# REQUESTS
1. Transcribe the part of the countability axioms lecture notes that opens with the words containing "For any $x\in" and closes with "one of $B_n$ .".
2. Write the next part of the countability axioms lecture notes, picking up after their final sentence.

# QUOTED PASSAGE

■ ■ ■ ■ ■

Math4201 Topology I (Lecture 33)

Countability axioms

First countability axiom

For any $x\in X$ , there is a countable collection $\{B_n\}_n$ of open neighborhoods of $x$ such that any open neighborhood $U$ of $x$ contains one of $B_n$ .

Example: Metric spaces

Second countability axiom

There exists countable basis for a topology on $X$ .

Example: $\mathbb{R}$ and more generally $\mathbb{R}^n$

Consider the following topology on $\mathbb{R}^\omega$ :

There exists different topology can be defined on $\mathbb{R}^\omega$

Product topology
Box topology
Union topology

Definition of product topology

Let $\{X_\alpha\}_{\alpha\in I}$ be a family of topological spaces:

\prod_{\alpha\in I}X_\alpha=\{f:I\to \bigcup_{\alpha\in I} X_\alpha | \forall \alpha\in I, f(\alpha)\in X_\alpha\}

The product topology defined on the basis that:

The set of following forms:

\mathcal{B}_{prod}=\{\prod_{\alpha\in I}U_\alpha| U_\alpha\subseteq X_\alpha\text{ is open and }U_\alpha=X_\alpha\text{ for all except finitely many }\alpha\}

So $\mathbb{R}^\omega$ with product topology is second countable.

Proof that product topology defined above is second countable

A countable basis for $\mathbb{R}^\omega$ is given by the union of following sets:

B_1=\{(a_1,b_1)\times \mathbb{R}\times \mathbb{R}\times \dots |a_1,b_1\in \mathbb{Q}\}\\ B_2=\{(a_1,b_1)\times(a_2,b_2) \mathbb{R}\times \dots |a_2,b_2\in \mathbb{Q}\}\\ B_n=\{(a_1,b_1)\times(a_2,b_2)\times \dots (a_n,b_n)\times \mathbb{R}\times \dots |a_n,b_n\in \mathbb{Q}\}\\

Each $B_i$ is countable and there exists a bijection from $B_n\cong\mathbb{Q}^{2n}$

And the union of countably many countable sets is also countable.

■ ■ ■ ■ ■

# ENTRIES PROVIDED
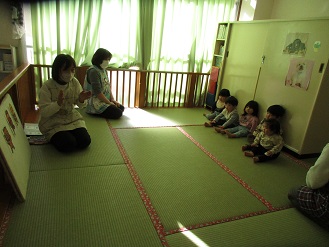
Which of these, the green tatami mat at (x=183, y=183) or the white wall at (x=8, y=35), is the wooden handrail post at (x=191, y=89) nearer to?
the green tatami mat at (x=183, y=183)

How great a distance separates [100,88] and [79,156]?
4.30 feet

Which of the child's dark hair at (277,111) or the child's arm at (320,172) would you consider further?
the child's dark hair at (277,111)

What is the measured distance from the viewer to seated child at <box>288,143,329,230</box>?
1624 mm

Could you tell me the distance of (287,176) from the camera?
7.79ft

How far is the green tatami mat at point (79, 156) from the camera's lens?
7.11ft

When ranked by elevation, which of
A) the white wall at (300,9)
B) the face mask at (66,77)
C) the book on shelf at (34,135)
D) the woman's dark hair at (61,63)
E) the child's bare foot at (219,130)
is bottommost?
the book on shelf at (34,135)

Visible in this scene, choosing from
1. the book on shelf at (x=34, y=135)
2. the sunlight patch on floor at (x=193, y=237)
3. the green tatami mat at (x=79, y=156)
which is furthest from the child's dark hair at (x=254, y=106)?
the book on shelf at (x=34, y=135)

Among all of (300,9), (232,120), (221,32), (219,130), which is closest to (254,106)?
(232,120)

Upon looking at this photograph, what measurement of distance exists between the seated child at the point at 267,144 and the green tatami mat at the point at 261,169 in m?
0.06

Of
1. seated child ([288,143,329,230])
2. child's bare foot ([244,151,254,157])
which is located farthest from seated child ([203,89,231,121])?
seated child ([288,143,329,230])

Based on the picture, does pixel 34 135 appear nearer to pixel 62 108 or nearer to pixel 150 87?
pixel 62 108

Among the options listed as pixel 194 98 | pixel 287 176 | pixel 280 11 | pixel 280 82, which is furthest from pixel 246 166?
pixel 280 11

■ ■ ■ ■ ■

# THE RESULTS
1.
For any $x\in X$ , there is a countable collection $\{B_n\}_n$ of open neighborhoods of $x$ such that any open neighborhood $U$ of $x$ contains one of $B_n$ .

2.
So $B_1\cup B_2\cup \dots$ is countable. This is also a baiss for the product topology on $\mathbb{R}^\omega$

Lemma of second countable spaces

If $X_1,X_2,X_3,\dots$ are second countable topological spaces, then the following spaces are also second countable:

$X_1\times X_2\times X_3\times \dots\times X_n$ (in this case, product topology = box topology)
$X_1\times X_2\times X_3\times \dots$ with the product topology

Ideas for proof

For $X_1\times X_2\times X_3\times \dots\times X_n$ :

$B_1\times B_2\times B_3\times \dots\times B_n$ is also countable basis for $X_1\times X_2\times X_3\times \dots\times X_n$

Let $\tilde{B}\coloneqq B_1\times B_2\times B_3\times \dots\times B_i\times X_{i+1}\times X_{i+2}\times \dots$ then $\tilde{B}$ is a countable basis for $X_1\times X_2\times X_3\times \dots$

Lemma of first countable spaces

If $X_1,X_2,X_3,\dots$ are first countable topological spaces, then the following spaces are also first countable:

$X_1\times X_2\times X_3\times \dots\times X_n$ (in this case, product topology = box topology)
$X_1\times X_2\times X_3\times \dots$ with the product topology

Ideas for proof

Basically the same as before but now you have analyze the basis for each $x\in X_1\times X_2\times X_3\times \dots$

Definition of box topology

Let $\{X_\alpha\}_{\alpha\in I}$ be a family of topological spaces:

\prod_{\alpha\in I}X_\alpha=\{f:I\to \bigcup_{\alpha\in I} X_\alpha | \forall \alpha\in I, f(\alpha)\in X_\alpha\}

The product topology defined on the basis that:

The set of following forms:

\mathcal{B}_{box}=\{\prod_{\alpha\in I}U_\alpha| U_\alpha\subseteq X_\alpha\text{ is open}\}

Definition of uniform topology

The uniform topology on $X$ is the topology induced by the uniform metric on $X$ .

\rho(x,y)=\sup_{i\in \mathbb{N}}\overline{d}(x_\alpha,y_\alpha)

To get a finite number for $\rho(x,y)$ , we define the bounded metric $\overline{d}$ on $X$ by $\overline{d}(x,y)=\min\{d(x,y),1\}$ where $d$ is the usual metric on $X$ .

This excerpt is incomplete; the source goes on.